On Tue, 22 Jan 2013 13:03:22 +0530
"Srivatsa S. Bhat" <srivatsa.bhat at linux.vnet.ibm.com> wrote:

> A straight-forward (and obvious) algorithm to implement Per-CPU Reader-Writer
> locks can also lead to too many deadlock possibilities which can make it very
> hard/impossible to use. This is explained in the example below, which helps
> justify the need for a different algorithm to implement flexible Per-CPU
> Reader-Writer locks.
> 
> We can use global rwlocks as shown below safely, without fear of deadlocks:
> 
> Readers:
> 
>          CPU 0                                CPU 1
>          ------                               ------
> 
> 1.    spin_lock(&random_lock);             read_lock(&my_rwlock);
> 
> 
> 2.    read_lock(&my_rwlock);               spin_lock(&random_lock);
> 
> 
> Writer:
> 
>          CPU 2:
>          ------
> 
>        write_lock(&my_rwlock);
> 
> 
> We can observe that there is no possibility of deadlocks or circular locking
> dependencies here. Its perfectly safe.
> 
> Now consider a blind/straight-forward conversion of global rwlocks to per-CPU
> rwlocks like this:
> 
> The reader locks its own per-CPU rwlock for read, and proceeds.
> 
> Something like: read_lock(per-cpu rwlock of this cpu);
> 
> The writer acquires all per-CPU rwlocks for write and only then proceeds.
> 
> Something like:
> 
>   for_each_online_cpu(cpu)
> 	write_lock(per-cpu rwlock of 'cpu');
> 
> 
> Now let's say that for performance reasons, the above scenario (which was
> perfectly safe when using global rwlocks) was converted to use per-CPU rwlocks.
> 
> 
>          CPU 0                                CPU 1
>          ------                               ------
> 
> 1.    spin_lock(&random_lock);             read_lock(my_rwlock of CPU 1);
> 
> 
> 2.    read_lock(my_rwlock of CPU 0);       spin_lock(&random_lock);
> 
> 
> Writer:
> 
>          CPU 2:
>          ------
> 
>       for_each_online_cpu(cpu)
>         write_lock(my_rwlock of 'cpu');
> 
> 
> Consider what happens if the writer begins his operation in between steps 1
> and 2 at the reader side. It becomes evident that we end up in a (previously
> non-existent) deadlock due to a circular locking dependency between the 3
> entities, like this:
> 
> 
> (holds              Waiting for
>  random_lock) CPU 0 -------------> CPU 2  (holds my_rwlock of CPU 0
>                                                for write)

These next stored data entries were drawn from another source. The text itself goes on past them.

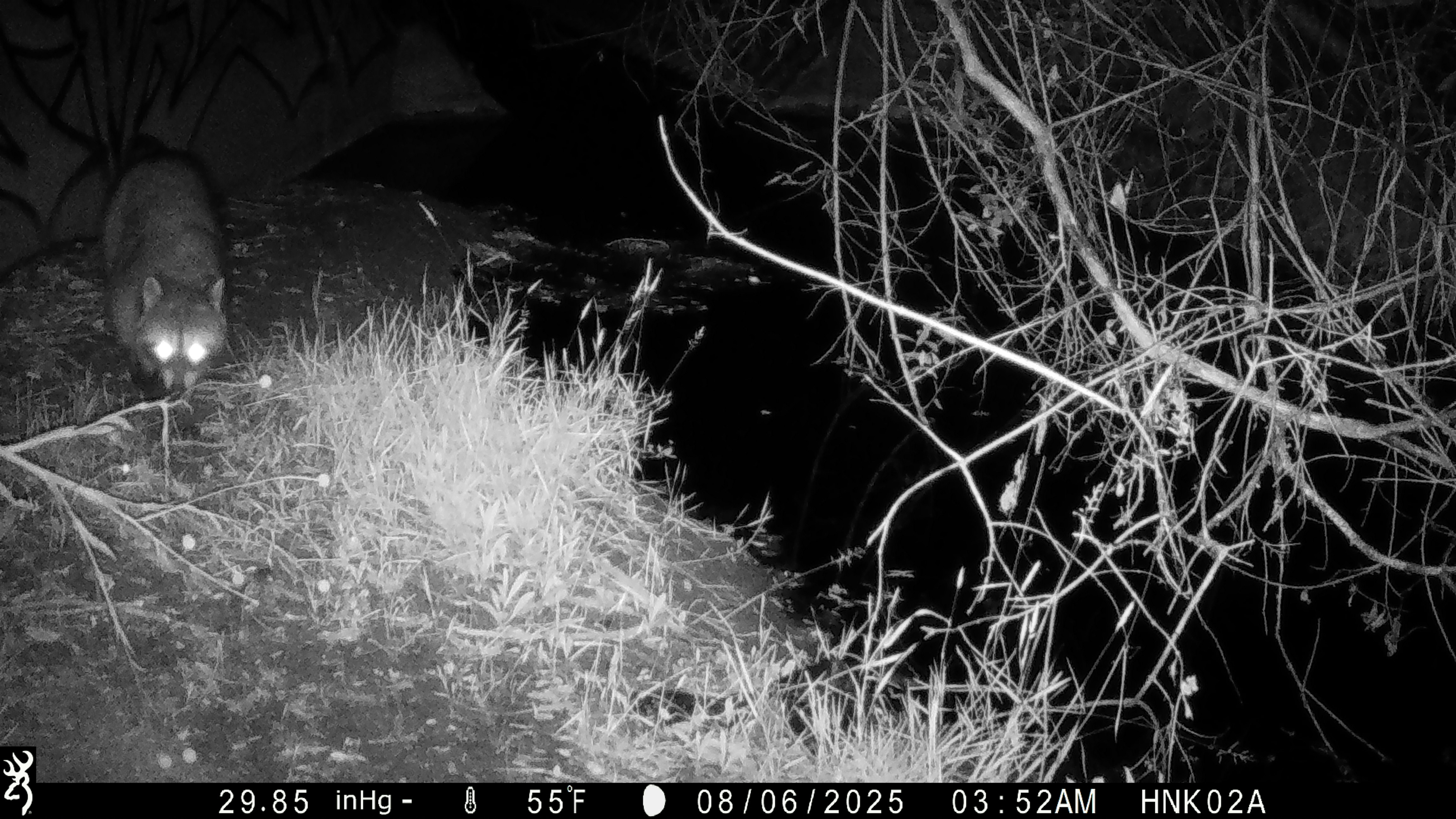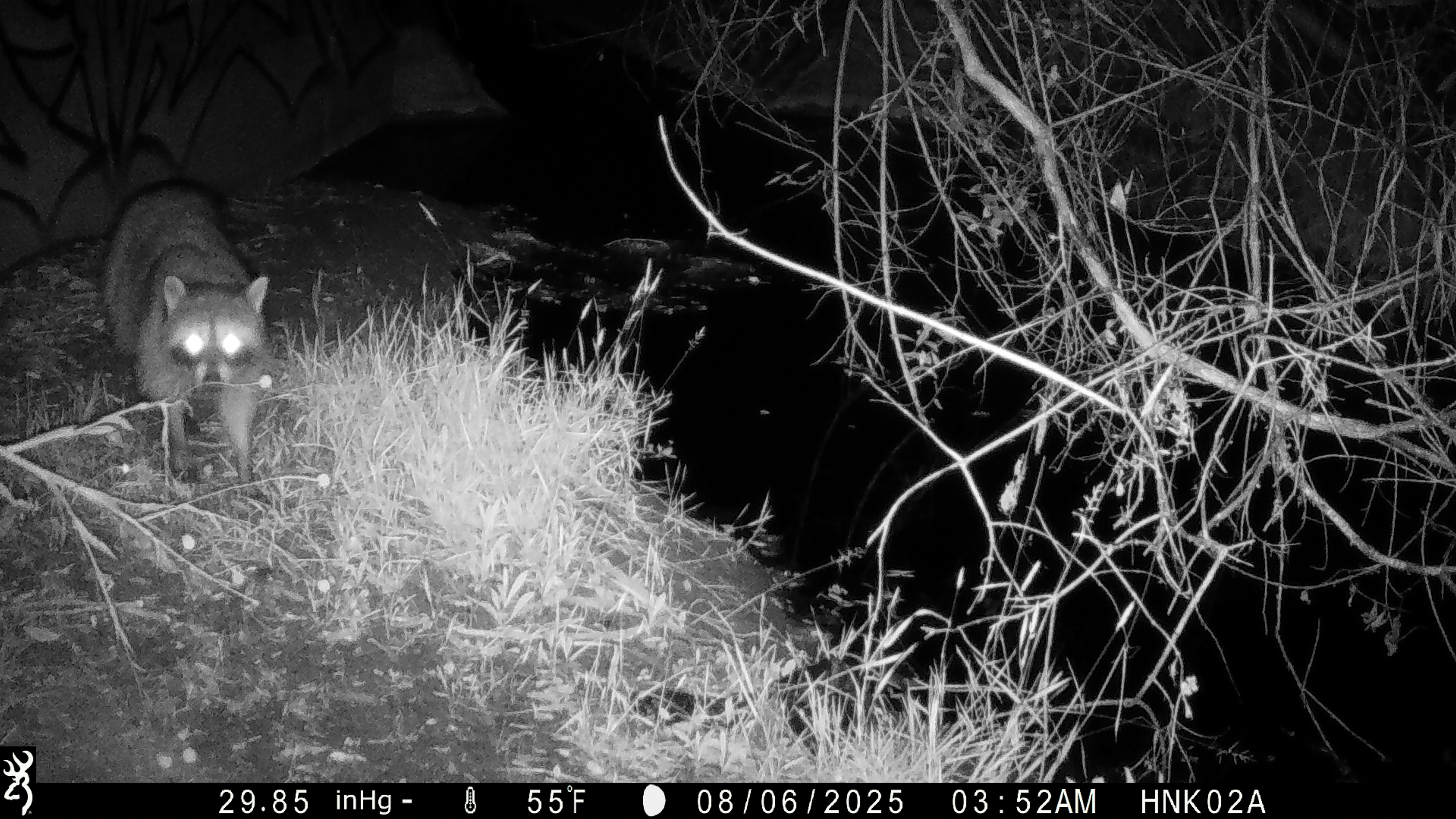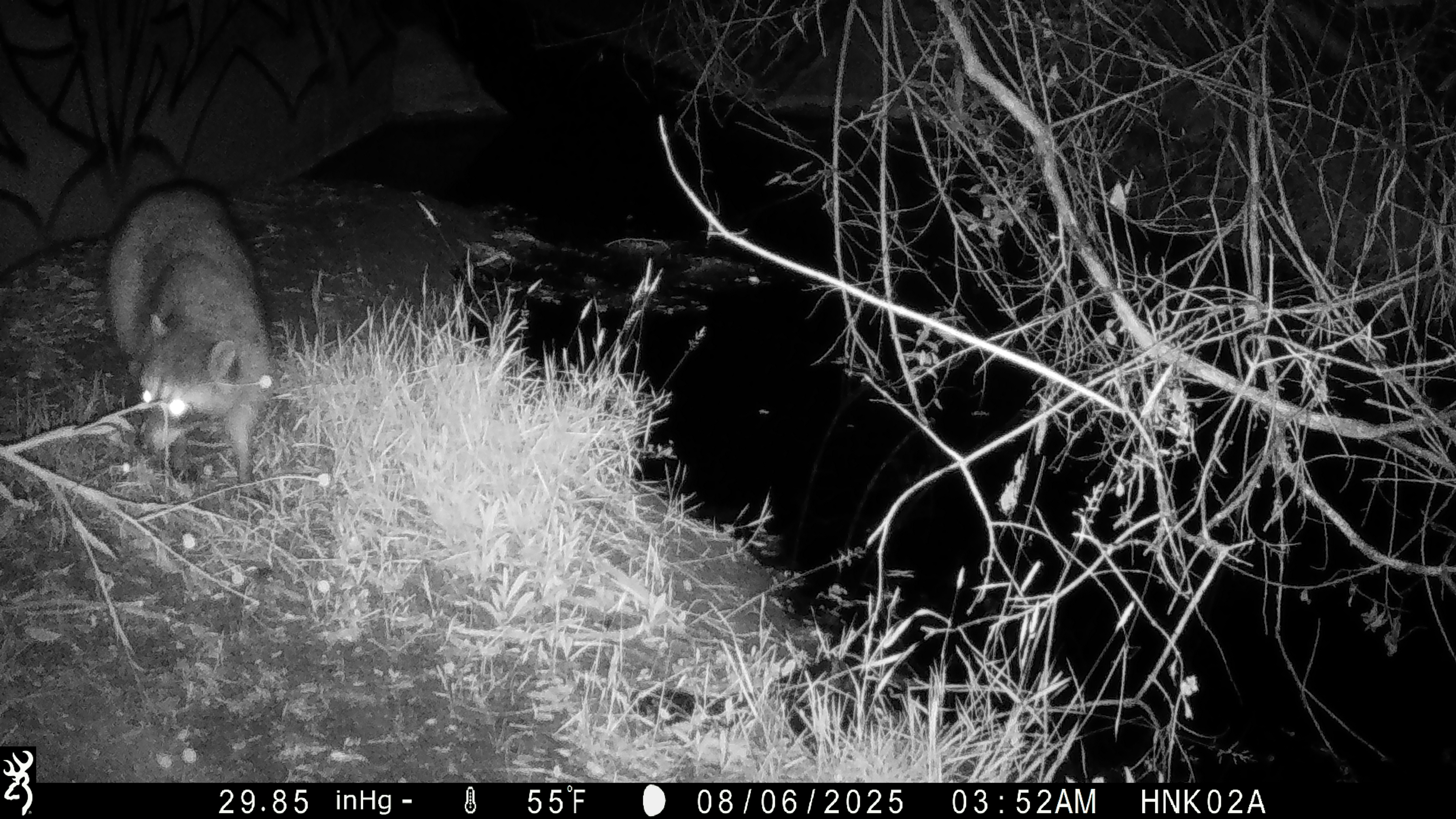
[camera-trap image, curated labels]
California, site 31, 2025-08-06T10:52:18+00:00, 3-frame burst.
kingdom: Animalia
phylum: Chordata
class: Mammalia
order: Carnivora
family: Procyonidae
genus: Procyon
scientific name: Procyon lotor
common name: raccoon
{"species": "raccoon (Procyon lotor)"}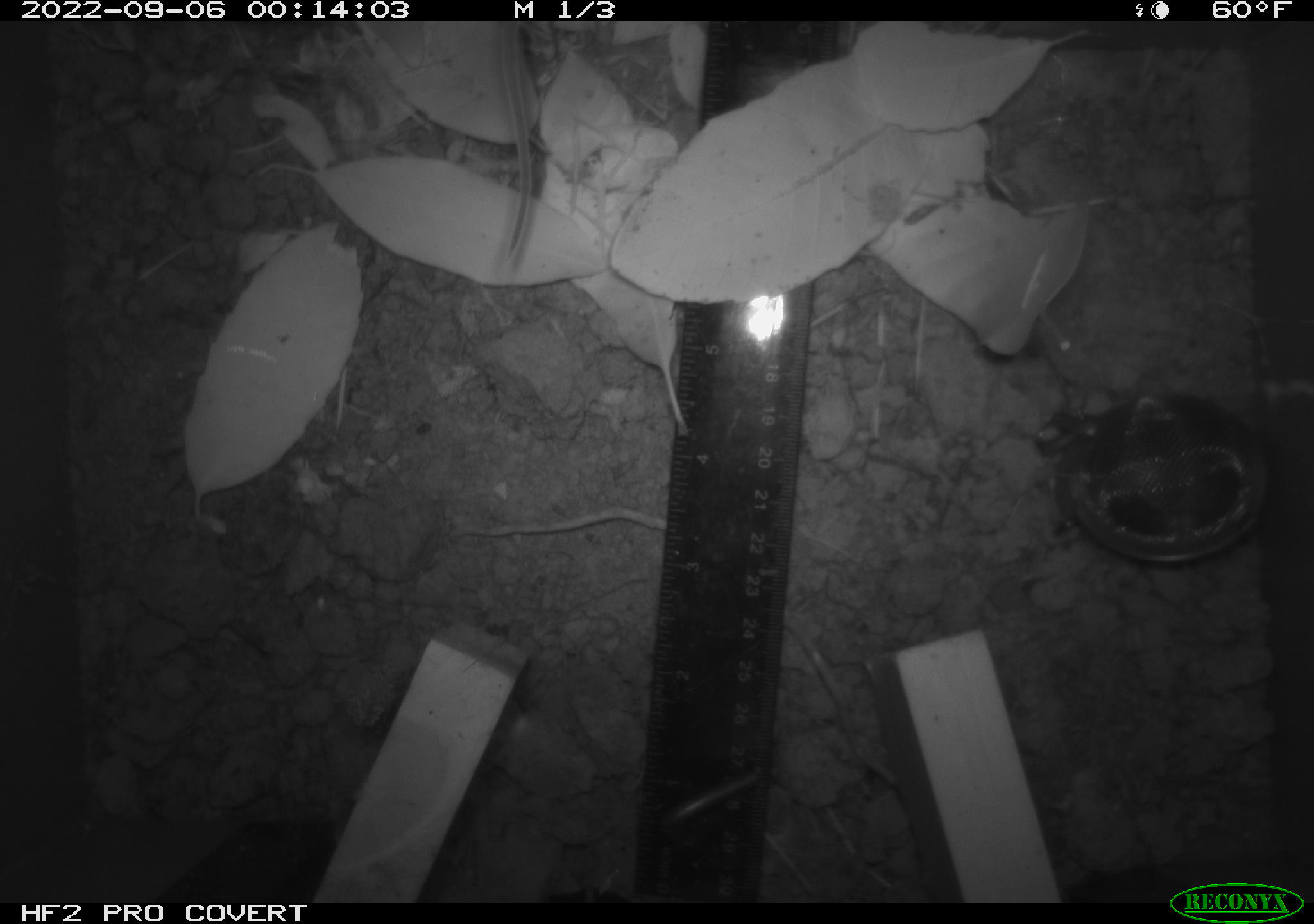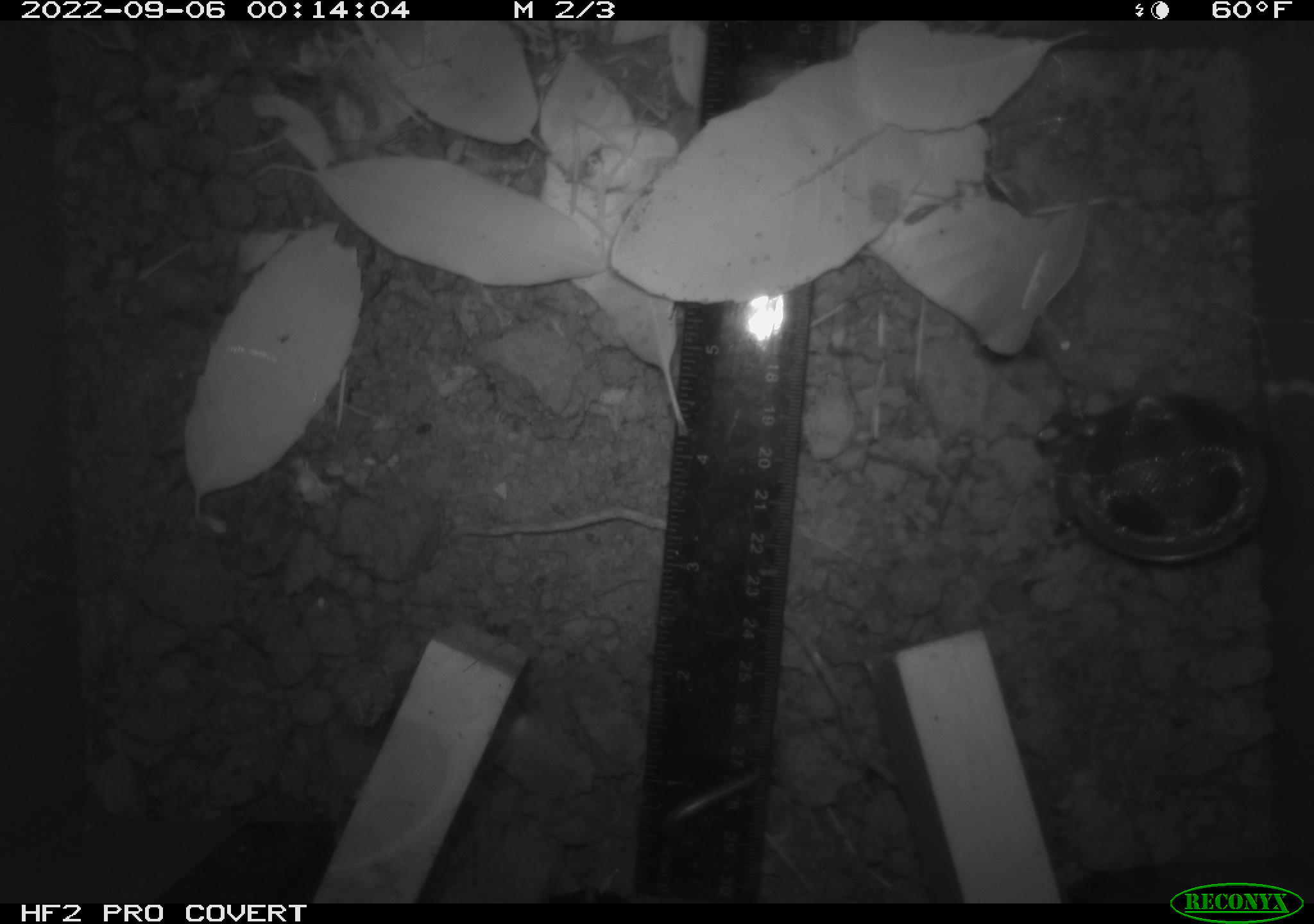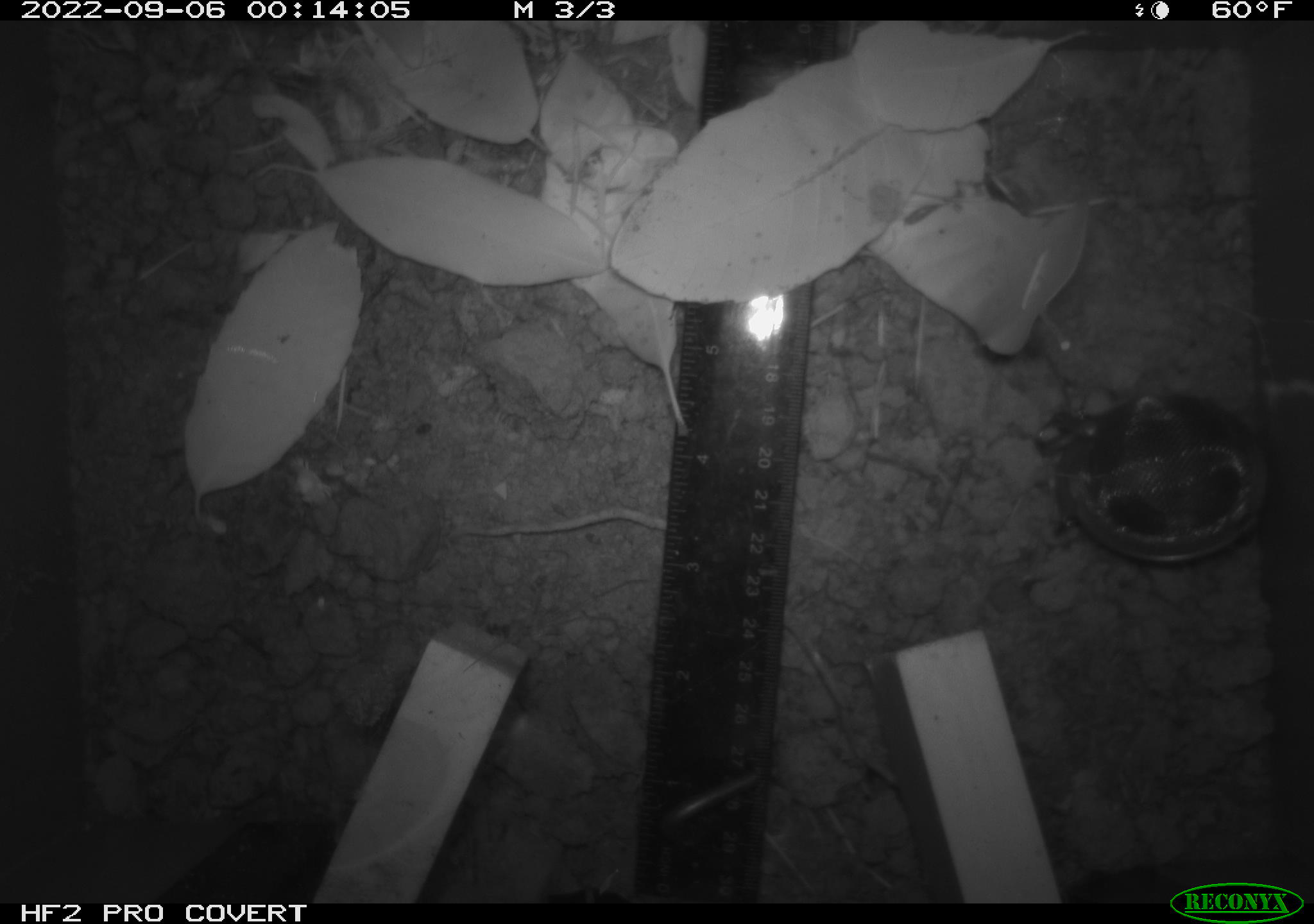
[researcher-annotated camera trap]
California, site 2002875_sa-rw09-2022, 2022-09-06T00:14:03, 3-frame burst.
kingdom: Animalia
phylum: Chordata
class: Mammalia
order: Rodentia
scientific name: Rodentia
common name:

>                ^                   |
>                |                   |
>         Waiting|                   | Waiting
>           for  |                   |  for
>                |                   V
>                 ------ CPU 1 <------
> 
>                 (holds my_rwlock of
>                  CPU 1 for read)
> 
> 
> 
> So obviously this "straight-forward" way of implementing percpu rwlocks is
> deadlock-prone. One simple measure for (or characteristic of) safe percpu
> rwlock should be that if a user replaces global rwlocks with per-CPU rwlocks
> (for performance reasons), he shouldn't suddenly end up in numerous deadlock
> possibilities which never existed before. The replacement should continue to
> remain safe, and perhaps improve the performance.
> 
> Observing the robustness of global rwlocks in providing a fair amount of
> deadlock safety, we implement per-CPU rwlocks as nothing but global rwlocks,
> as a first step.
> 
> 
> Cc: David Howells <dhowells at redhat.com>
> Signed-off-by: Srivatsa S. Bhat <srivatsa.bhat at linux.vnet.ibm.com>

We got rid of brlock years ago, do we have to reintroduce it like this?
The problem was that brlock caused starvation.